_En qué consiste_
Convierte en una lista JSON de cadenas, una por línea y sin las líneas en blanco, el tramo que va desde la línea que contiene "What is the" hasta el final de los ítems, ambos extremos incluidos.

_Ítems proporcionados_
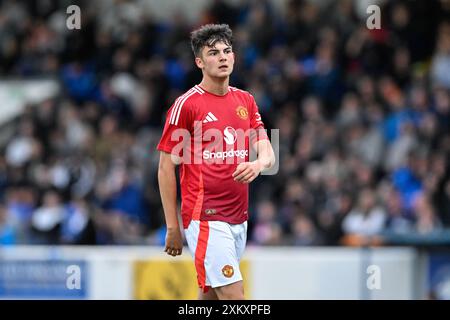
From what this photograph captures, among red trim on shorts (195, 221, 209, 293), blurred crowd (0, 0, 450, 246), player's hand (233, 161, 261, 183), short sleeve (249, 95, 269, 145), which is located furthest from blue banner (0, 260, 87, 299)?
player's hand (233, 161, 261, 183)

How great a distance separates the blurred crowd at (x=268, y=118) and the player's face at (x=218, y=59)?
584cm

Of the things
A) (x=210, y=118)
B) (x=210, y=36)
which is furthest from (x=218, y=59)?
(x=210, y=118)

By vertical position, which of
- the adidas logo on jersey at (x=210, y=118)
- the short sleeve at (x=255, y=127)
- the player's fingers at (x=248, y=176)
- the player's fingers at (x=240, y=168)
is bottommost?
the player's fingers at (x=248, y=176)

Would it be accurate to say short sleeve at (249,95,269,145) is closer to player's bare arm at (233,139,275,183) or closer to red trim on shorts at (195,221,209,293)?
player's bare arm at (233,139,275,183)

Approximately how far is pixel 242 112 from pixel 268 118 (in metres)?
8.27

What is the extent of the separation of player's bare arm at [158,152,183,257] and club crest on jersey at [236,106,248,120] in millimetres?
595

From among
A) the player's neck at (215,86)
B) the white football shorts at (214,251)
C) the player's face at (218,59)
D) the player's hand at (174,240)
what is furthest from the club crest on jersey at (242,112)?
the player's hand at (174,240)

_Resultado del ejercicio_
[
  "What is the extent of the separation of player's bare arm at [158,152,183,257] and club crest on jersey at [236,106,248,120] in millimetres?",
  "595",
  "From among",
  "A) the player's neck at (215,86)",
  "B) the white football shorts at (214,251)",
  "C) the player's face at (218,59)",
  "D) the player's hand at (174,240)",
  "what is furthest from the club crest on jersey at (242,112)?",
  "the player's hand at (174,240)"
]